=== Text to read ===

The act of conjugating the “Be” verb changed after the Civil War. Before, it was the United States “are”. Afterward, that became the United States “is”, and not for no reason. This was a time when Patriotic Americans felt every bit the attachment to states, as to the nation itself.
Though often plagued with doubt, fellow Americans took sides on the eve of the Civil War. Even brothers. In common with fellow Virginian Robert E. Lee, Armistead wanted no part of secession, but followed his state when the break became inevitable.
Pennsylvania native Winfield Scott Hancock went the other direction, staying with the Union. Years later, “Hancock the Superb” would be the Democratic candidate for President of the United States, narrowly losing to Republican James A. Garfield.

=== Recorded data ===

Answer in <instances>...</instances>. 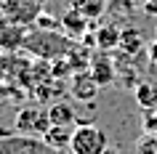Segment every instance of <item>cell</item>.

===

#### [The request]
In the Civil War passage, who narrowly defeated Winfield Scott Hancock for President of the United States?

#### [Answer to the task]
Republican James A. Garfield